Last month, I was shivering in Newfound land, Canada. I had gone there to see l’Anse aux Meadows, the site where it has long been said the Vikings first landed in North America. (Some old time Vineyarders insist that a rock formation on a hill overlooking Menemsha Pond is a cromlech from a Viking settlement.)

In any case, at l’Anse aux Meadows there are reconstructed Viking longhouses to view. I warmed up in one by a blazing fire as I heard tales of Leif Erickson and Eric the Red. Elsewhere in Newfoundland. I shivered on boat tours among calved icebergs — towering chunks of ice that have broken off from full-sized icebergs in Greenland and made their way to Newfoundland. (These, in a friendly way, are nicknamed bergie bits despite their enormous size.)

All this was interesting, but clearly chilling. There I was, at the start of a summer holiday, buying woolen mittens! I was told a good warmer-upper would be to participate in a local rite — a Screech-In, like a lamb going to the slaughter. I fell for it, and after dinner one night I was taken to Uncle Hot’s Cafe in Straitsville to be Screeched-In.

There were a dozen of us tourists — “come-from-awayers,” as they say in Newfoundland — at the Screech-In. All of us had been talked into taking part in the ceremony after our bone-chilling outdoor Newfoundland experiences. Once we had downed a drink or two, the leader of the cafe band invited us to join him for our Newfie baptism.

Hip boots, yellow slickers and sou’westers were handed out for all of us to don. Then one by one, the band leader called us to join him. He had a frozen codfish (it should have been a limp one but codfish weren’t in season then) in his hands. Proferring it to the unkowning, he chanted “Over the lips, and over the gums. Look out, stomach, here it comes!” He then urged us to have a taste of Newfoundland steak. (It turned out to be bologna.)

Next, we were offered a bite of a bay bun (a roll of questionable taste whose ingredients included both molasses and pork.) After that, we were ordered to “Say something in Newfie.”

For come-from-awayers, Newfie talk can be something of a mystery, as Newfies have their own colorful vocabulary. A typical roadside greeting to a friend might go something like this: “How you getting on, you old cock?” It may be followed with “Chase me,” which means follow me. Or “I’m bate (beaten) to a snot,” which means I’m worn out.

I hadn’t the foggiest idea what to say in Newfie, so the bandleader, holding the frozen cod in one hand, prompted me in a stage whisper to exclaim “as cold as a cod’s nose” as I approached the fish. Next, I was instructed to kiss the cod amorously on its lips and murmur something endearing in Newfie spiel. This time I managed to remember a Newfie phrase I’d heard, that went something like,“You’d charm the heart out of a grindstone and make a wheelbarrow dance.” I whispered it to the frozen fish as endearingly as I could.
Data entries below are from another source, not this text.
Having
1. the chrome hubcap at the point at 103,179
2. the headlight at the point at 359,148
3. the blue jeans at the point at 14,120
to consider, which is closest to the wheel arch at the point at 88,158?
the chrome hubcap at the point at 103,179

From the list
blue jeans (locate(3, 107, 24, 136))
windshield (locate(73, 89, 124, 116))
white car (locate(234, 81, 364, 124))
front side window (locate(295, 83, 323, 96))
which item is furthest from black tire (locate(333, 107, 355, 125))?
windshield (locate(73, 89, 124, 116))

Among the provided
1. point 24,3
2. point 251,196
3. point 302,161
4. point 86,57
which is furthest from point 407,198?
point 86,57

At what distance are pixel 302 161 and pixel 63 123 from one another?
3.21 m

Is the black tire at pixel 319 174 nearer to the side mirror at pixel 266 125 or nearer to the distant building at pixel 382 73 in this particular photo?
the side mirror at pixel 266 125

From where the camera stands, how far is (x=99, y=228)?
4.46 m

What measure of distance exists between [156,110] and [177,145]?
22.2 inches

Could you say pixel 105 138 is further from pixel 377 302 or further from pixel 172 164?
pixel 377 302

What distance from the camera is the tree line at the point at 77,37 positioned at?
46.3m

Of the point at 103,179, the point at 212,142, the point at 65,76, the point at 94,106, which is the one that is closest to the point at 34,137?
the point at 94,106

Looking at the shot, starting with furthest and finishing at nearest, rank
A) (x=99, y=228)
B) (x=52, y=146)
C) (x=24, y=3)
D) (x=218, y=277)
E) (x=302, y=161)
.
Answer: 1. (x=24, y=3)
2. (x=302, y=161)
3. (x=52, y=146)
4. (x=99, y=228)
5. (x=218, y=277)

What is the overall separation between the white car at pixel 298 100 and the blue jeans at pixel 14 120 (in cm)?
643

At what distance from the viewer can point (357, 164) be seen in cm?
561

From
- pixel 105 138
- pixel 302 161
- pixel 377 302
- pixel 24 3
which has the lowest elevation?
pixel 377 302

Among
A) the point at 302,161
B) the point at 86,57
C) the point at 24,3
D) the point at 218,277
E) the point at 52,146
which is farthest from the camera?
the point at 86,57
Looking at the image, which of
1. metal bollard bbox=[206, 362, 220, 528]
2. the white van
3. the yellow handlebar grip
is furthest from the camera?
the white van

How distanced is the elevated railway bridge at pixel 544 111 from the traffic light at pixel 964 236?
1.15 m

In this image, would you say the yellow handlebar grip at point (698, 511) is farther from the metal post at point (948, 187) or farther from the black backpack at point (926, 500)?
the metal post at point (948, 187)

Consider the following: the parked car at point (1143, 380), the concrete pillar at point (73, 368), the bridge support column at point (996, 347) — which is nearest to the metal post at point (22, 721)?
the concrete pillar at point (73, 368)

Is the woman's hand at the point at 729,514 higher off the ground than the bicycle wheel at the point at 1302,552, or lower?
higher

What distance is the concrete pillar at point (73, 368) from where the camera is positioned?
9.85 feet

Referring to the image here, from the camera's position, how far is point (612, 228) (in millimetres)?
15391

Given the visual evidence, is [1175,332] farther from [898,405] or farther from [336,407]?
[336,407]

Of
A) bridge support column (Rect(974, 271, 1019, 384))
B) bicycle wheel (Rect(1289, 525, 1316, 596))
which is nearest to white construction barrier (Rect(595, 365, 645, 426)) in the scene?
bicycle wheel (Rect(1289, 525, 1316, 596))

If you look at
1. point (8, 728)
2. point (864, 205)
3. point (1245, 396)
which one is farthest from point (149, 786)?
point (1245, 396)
Then, after I had savored enough of the cold cod’s lips (and he of mine), I was instructed to have a swallow of Screech, a powerful dark West Indian rum whose origins date from the 17th century when salt cod from Newfoundland went to Jamaica and strong, strong rum — strong enough to make one screech when drinking it — came back. Today’s Screech lacks the potency of the Screech of centuries ago, but it is still produced in Jamaica solely for hardy Newfoundlanders. It is made, I expect, expressly to help them weather their winters (and apparently their summers too.)

After that — in my yellow slicker, wading boots and sou’wester, I was told to dance a Newfie jig. Having downed my slug of Screech, I did quite well at it. Or so I understand. I don’t remember dancing any jig at all.

When I went outdoors afterwards, warmed to the gills from my amorous interlude with the codfish and my gulps of Screech, I was still dancing. I was “hammered,” my chuckling Newfie friends said. I no longer had any need for my new wool mittens. I was warm as toast as I did my jig.

Had I been in Edgartown instead, dancing a Newfoundland jig outside the Square Rigger at 1 a.m., I would have been described as “half sea’s over,” and my friends would have politely looked the other way.

In any case, I certainly did more than visit Viking sites in Newfoundland.